# [Data for processing]
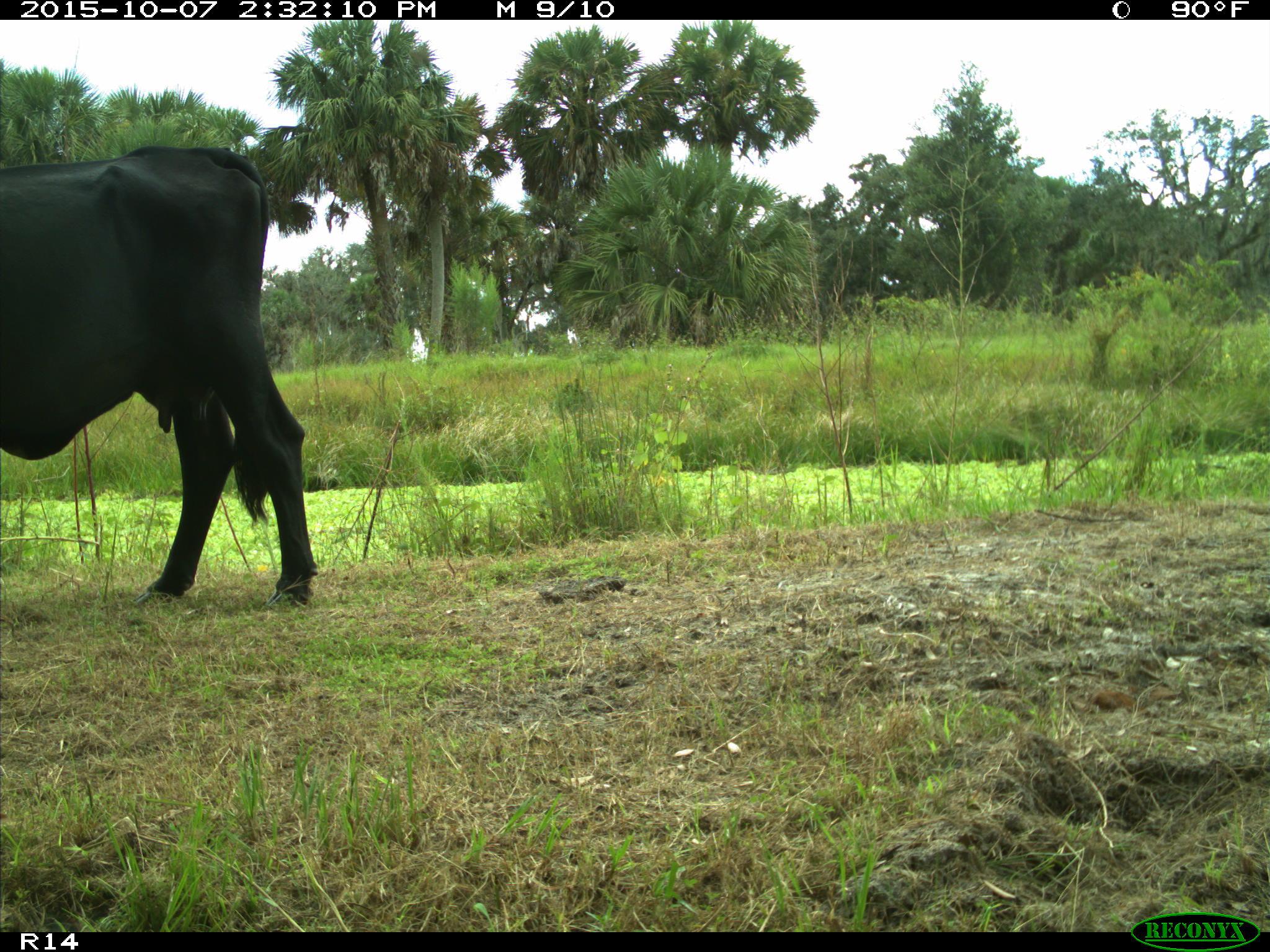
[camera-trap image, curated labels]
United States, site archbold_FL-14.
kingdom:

* * *

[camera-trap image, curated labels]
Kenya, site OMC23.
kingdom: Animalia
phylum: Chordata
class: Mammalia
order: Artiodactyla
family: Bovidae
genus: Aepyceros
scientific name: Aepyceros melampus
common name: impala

# [What the task requires]
Within the entries, find all lines holding "site" and copy each one.

# [Solution to this task]
United States, site archbold_FL-14.
Kenya, site OMC23.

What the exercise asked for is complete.